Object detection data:

(begin)

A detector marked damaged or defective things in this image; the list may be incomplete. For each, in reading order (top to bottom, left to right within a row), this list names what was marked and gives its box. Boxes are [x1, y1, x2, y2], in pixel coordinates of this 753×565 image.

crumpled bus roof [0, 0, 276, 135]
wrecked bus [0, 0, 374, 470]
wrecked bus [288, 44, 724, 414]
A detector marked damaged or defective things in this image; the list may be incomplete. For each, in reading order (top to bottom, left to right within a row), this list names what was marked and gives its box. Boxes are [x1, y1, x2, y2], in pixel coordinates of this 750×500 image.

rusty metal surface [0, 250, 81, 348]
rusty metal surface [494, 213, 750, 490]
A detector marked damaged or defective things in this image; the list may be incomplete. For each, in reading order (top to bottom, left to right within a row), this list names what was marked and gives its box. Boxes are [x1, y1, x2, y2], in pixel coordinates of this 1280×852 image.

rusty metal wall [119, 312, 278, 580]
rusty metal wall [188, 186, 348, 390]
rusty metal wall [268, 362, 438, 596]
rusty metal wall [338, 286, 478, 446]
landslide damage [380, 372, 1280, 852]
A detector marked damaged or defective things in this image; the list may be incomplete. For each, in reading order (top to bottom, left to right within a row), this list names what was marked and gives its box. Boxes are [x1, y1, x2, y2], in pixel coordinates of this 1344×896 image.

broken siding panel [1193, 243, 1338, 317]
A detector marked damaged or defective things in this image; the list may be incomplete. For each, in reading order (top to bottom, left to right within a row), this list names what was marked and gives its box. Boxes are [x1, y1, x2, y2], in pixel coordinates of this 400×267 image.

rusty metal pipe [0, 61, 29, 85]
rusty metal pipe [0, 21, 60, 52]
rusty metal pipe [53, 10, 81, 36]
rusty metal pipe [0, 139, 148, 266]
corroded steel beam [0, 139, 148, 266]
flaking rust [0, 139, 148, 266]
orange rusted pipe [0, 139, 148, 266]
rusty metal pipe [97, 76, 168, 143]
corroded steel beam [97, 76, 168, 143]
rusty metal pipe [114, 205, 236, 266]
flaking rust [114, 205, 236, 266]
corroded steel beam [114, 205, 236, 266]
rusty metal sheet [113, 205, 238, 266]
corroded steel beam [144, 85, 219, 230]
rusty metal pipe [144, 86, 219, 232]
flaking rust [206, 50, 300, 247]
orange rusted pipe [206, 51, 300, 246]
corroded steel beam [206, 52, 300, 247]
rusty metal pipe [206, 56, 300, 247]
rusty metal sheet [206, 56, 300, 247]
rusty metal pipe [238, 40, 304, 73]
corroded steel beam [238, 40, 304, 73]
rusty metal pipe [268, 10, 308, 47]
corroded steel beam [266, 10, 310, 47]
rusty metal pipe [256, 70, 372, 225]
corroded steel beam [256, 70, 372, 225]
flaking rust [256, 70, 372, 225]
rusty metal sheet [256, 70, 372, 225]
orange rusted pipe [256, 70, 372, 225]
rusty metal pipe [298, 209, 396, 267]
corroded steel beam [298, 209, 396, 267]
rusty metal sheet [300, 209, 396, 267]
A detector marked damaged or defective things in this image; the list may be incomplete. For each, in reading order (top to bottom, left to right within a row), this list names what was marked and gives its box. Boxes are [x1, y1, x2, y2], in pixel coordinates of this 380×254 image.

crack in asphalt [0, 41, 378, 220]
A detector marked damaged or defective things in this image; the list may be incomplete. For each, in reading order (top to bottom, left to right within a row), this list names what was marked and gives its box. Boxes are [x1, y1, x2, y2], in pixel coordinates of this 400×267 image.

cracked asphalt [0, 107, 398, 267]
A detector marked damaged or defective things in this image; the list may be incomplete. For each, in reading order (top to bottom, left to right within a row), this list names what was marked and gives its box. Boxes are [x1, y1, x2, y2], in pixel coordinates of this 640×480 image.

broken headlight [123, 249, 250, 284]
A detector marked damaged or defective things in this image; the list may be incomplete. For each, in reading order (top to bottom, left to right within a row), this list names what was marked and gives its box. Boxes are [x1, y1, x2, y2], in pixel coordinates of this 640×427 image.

(end)

> **Exercise description**
Copy the material above word for word, from its first line through the line containing "broken siding panel [1193, 243, 1338, 317]".

> **Exercise solution**
A detector marked damaged or defective things in this image; the list may be incomplete. For each, in reading order (top to bottom, left to right within a row), this list names what was marked and gives its box. Boxes are [x1, y1, x2, y2], in pixel coordinates of this 753×565 image.

crumpled bus roof [0, 0, 276, 135]
wrecked bus [0, 0, 374, 470]
wrecked bus [288, 44, 724, 414]
A detector marked damaged or defective things in this image; the list may be incomplete. For each, in reading order (top to bottom, left to right within a row), this list names what was marked and gives its box. Boxes are [x1, y1, x2, y2], in pixel coordinates of this 750×500 image.

rusty metal surface [0, 250, 81, 348]
rusty metal surface [494, 213, 750, 490]
A detector marked damaged or defective things in this image; the list may be incomplete. For each, in reading order (top to bottom, left to right within a row), this list names what was marked and gives its box. Boxes are [x1, y1, x2, y2], in pixel coordinates of this 1280×852 image.

rusty metal wall [119, 312, 278, 580]
rusty metal wall [188, 186, 348, 390]
rusty metal wall [268, 362, 438, 596]
rusty metal wall [338, 286, 478, 446]
landslide damage [380, 372, 1280, 852]
A detector marked damaged or defective things in this image; the list may be incomplete. For each, in reading order (top to bottom, left to right within a row), this list names what was marked and gives its box. Boxes are [x1, y1, x2, y2], in pixel coordinates of this 1344×896 image.

broken siding panel [1193, 243, 1338, 317]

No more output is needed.